The role of trans-acting factors and DNA-bending in the silencing of human [beta]-globin gene expression

The molecular mechanisms which govern the develop-mental specificity of human [beta]-globin gene transcription have been studied in K562 cells, a human eyrthroleukemia line that expresses minimal [beta]-globin. Protein-binding analysis reveals that the 5' region contains three elements bound by trans-acting factors, beta-protein 1 (BP1) and beta-protein 2 (BP2). In vitro mutagenesis of each individual element in a beta-globin vector containing chloramphenicol acetyl-transferase (pCAT) followed by transient transfection into K562 cells increased levels of CAT activity 5.5-fold higher than wild-type (wt) [beta]CAT, consistent with their silencing role. Mutagenesis of all three elements, however, resulted in activity significantly lower than wt [beta]CAT. BP1 and BP2 motifs have overlapping binding sites for high mobility group proteins (HMG1+2), DNA-bending factors, shown here to extrinsically bend the [beta]-globin promoter.

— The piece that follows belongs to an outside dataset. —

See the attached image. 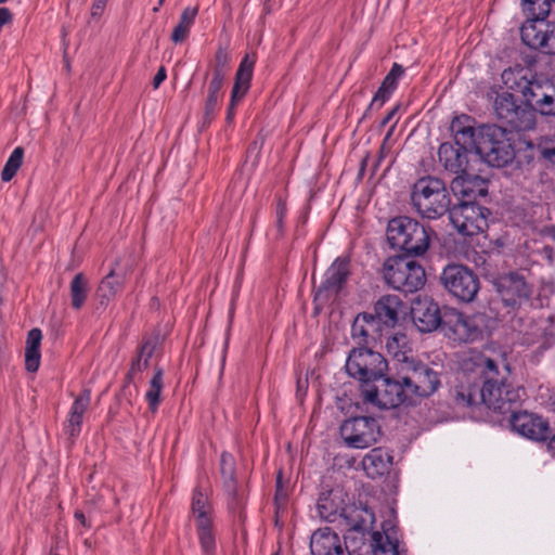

Theoretically, mutations in all beta-protein binding sites could affect the binding of HMG1+2 sufficiently to impede DNA-protein and/or protein-protein interactions needed to facilitate constitutive gene expression. Placing two turns of DNA between BP1 and BP2 motifs also increased expression 3-fold, indicative of spatial constraints required for optimal silencing. However, insertion of the HMG1+2 DNA-bending motif (also equivalent to two turns) facilitates [beta]-silencing by re-establishment of BP1-BP2 proximity. Thus a combination of general DNA-bending and specific transcriptional factors appear to be involved in [beta]-globin silencing in the embryonic/fetal erythroid stage.